## EXCERPTED RECORDS

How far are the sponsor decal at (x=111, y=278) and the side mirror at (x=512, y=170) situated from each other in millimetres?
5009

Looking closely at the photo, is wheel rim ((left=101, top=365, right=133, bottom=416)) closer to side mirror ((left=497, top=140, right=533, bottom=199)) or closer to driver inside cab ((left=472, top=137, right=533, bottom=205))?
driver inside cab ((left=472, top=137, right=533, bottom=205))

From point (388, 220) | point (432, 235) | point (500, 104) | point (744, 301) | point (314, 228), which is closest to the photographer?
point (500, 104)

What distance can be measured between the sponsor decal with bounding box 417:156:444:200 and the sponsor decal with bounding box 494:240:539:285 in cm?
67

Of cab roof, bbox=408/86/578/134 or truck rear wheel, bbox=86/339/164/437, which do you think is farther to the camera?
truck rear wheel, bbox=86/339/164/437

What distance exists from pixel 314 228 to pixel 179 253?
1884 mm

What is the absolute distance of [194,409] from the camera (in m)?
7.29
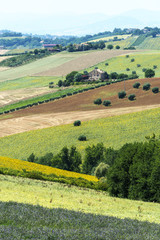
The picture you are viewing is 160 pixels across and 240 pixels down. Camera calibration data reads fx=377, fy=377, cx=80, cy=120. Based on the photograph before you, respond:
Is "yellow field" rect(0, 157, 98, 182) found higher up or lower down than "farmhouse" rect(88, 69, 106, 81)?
higher up

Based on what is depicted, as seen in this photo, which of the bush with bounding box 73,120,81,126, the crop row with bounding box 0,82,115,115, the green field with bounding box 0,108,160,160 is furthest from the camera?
the crop row with bounding box 0,82,115,115

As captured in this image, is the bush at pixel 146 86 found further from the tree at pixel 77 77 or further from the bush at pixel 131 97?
the tree at pixel 77 77

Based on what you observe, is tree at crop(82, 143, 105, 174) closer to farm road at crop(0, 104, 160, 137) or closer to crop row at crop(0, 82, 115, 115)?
farm road at crop(0, 104, 160, 137)

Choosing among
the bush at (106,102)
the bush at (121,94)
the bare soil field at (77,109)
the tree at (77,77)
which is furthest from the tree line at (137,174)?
the tree at (77,77)

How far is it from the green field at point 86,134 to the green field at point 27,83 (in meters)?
78.2

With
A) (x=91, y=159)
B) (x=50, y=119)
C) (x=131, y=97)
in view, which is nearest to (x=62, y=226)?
(x=91, y=159)

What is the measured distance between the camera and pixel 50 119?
104m

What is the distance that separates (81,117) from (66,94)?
33988 millimetres

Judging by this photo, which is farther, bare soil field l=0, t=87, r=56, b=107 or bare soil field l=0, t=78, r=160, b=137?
bare soil field l=0, t=87, r=56, b=107

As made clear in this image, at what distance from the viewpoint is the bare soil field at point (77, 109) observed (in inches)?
3922

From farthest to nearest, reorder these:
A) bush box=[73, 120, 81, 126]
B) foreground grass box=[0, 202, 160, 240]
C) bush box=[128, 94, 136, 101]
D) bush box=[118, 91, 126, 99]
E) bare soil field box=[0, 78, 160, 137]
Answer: bush box=[118, 91, 126, 99] → bush box=[128, 94, 136, 101] → bare soil field box=[0, 78, 160, 137] → bush box=[73, 120, 81, 126] → foreground grass box=[0, 202, 160, 240]

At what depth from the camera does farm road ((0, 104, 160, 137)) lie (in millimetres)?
96125

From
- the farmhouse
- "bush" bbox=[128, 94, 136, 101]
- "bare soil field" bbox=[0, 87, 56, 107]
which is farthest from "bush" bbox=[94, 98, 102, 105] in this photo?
the farmhouse

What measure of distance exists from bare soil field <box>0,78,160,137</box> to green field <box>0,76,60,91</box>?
4386cm
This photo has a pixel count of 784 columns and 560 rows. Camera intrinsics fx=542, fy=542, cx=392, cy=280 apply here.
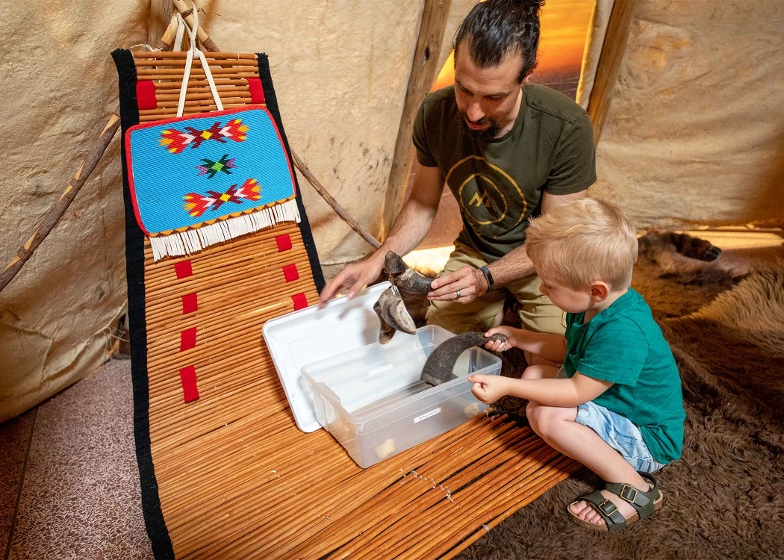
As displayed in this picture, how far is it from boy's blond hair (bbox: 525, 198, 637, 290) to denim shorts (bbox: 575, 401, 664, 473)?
29 centimetres

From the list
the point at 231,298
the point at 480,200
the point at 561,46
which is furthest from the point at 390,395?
the point at 561,46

## BRIEF
Reproduce all of the lines above, swapping "sponsor decal" for "team logo" wherever it occurs and leaving everything else unchanged. Omit the pictures from your answer.

## FINISHED EXERCISE
How far are the team logo at (x=111, y=278) and the side mirror at (x=512, y=170) situated from each other in millimetres?
5009

Looking closely at the photo, is wheel rim ((left=101, top=365, right=133, bottom=416)) closer to side mirror ((left=497, top=140, right=533, bottom=199)) or closer to driver inside cab ((left=472, top=137, right=533, bottom=205))?
driver inside cab ((left=472, top=137, right=533, bottom=205))

From point (388, 220) | point (432, 235) | point (500, 104) | point (744, 301) | point (314, 228), which is closest to the photographer?
point (500, 104)

What distance can be measured between the team logo with bounding box 417:156:444:200 and the team logo with bounding box 494:240:539:285 in cm?
67

Of cab roof, bbox=408/86/578/134 or truck rear wheel, bbox=86/339/164/437, which do you think is farther to the camera?
truck rear wheel, bbox=86/339/164/437

What distance exists from pixel 314 228 to pixel 179 253?
1884 mm

What is the absolute distance of [194,409] from the camera (in m)?
7.29
The picture you are viewing is 160 pixels across and 240 pixels down. Camera calibration data reads fx=377, fy=377, cx=80, cy=120. Based on the photograph before you, respond:
Is "yellow field" rect(0, 157, 98, 182) found higher up or lower down than "farmhouse" rect(88, 69, 106, 81)?
higher up

Based on what is depicted, as seen in this photo, which of the bush with bounding box 73,120,81,126, the crop row with bounding box 0,82,115,115, the green field with bounding box 0,108,160,160 is furthest from the camera?
the crop row with bounding box 0,82,115,115

As captured in this image, is the bush at pixel 146 86 found further from the tree at pixel 77 77 or further from the bush at pixel 131 97?
the tree at pixel 77 77

Based on what you observe, is tree at crop(82, 143, 105, 174) closer to farm road at crop(0, 104, 160, 137) or closer to crop row at crop(0, 82, 115, 115)?
farm road at crop(0, 104, 160, 137)

Choosing among
the bush at (106,102)
the bush at (121,94)
the bare soil field at (77,109)
the tree at (77,77)
which is furthest from the tree line at (137,174)?
the tree at (77,77)

How far is it from the green field at point 86,134 to the green field at point 27,83 (in meters)?
78.2

With
A) (x=91, y=159)
B) (x=50, y=119)
C) (x=131, y=97)
in view, which is nearest to (x=62, y=226)?
(x=91, y=159)

What is the measured distance between the camera and pixel 50 119?
104m

What is the distance that separates (81,117) from (66,94)?
33988 millimetres

Judging by this photo, which is farther, bare soil field l=0, t=87, r=56, b=107 or bare soil field l=0, t=78, r=160, b=137?
bare soil field l=0, t=87, r=56, b=107

As made clear in this image, at what distance from the viewpoint is the bare soil field at point (77, 109) observed (in inches)?
3922

From farthest to nearest, reorder these:
A) bush box=[73, 120, 81, 126]
B) foreground grass box=[0, 202, 160, 240]
C) bush box=[128, 94, 136, 101]
D) bush box=[118, 91, 126, 99]
E) bare soil field box=[0, 78, 160, 137]
Answer: bush box=[118, 91, 126, 99] → bush box=[128, 94, 136, 101] → bare soil field box=[0, 78, 160, 137] → bush box=[73, 120, 81, 126] → foreground grass box=[0, 202, 160, 240]

At what depth from the camera does farm road ((0, 104, 160, 137)) lie (in millimetres)?
96125

From
- the farmhouse
- "bush" bbox=[128, 94, 136, 101]
- "bare soil field" bbox=[0, 87, 56, 107]
which is farthest from "bush" bbox=[94, 98, 102, 105] in this photo?
the farmhouse

What measure of distance exists from bare soil field <box>0,78,160,137</box> to green field <box>0,76,60,91</box>?
4386cm
This photo has a pixel count of 784 columns and 560 rows. Camera intrinsics fx=542, fy=542, cx=392, cy=280 apply here.
As displayed in this picture, how far is it from boy's blond hair (bbox: 525, 198, 637, 290) to denim shorts (bbox: 575, 401, 664, 473)?
29 centimetres

From the list
the point at 231,298
the point at 480,200
the point at 561,46
which is furthest from the point at 390,395?
the point at 561,46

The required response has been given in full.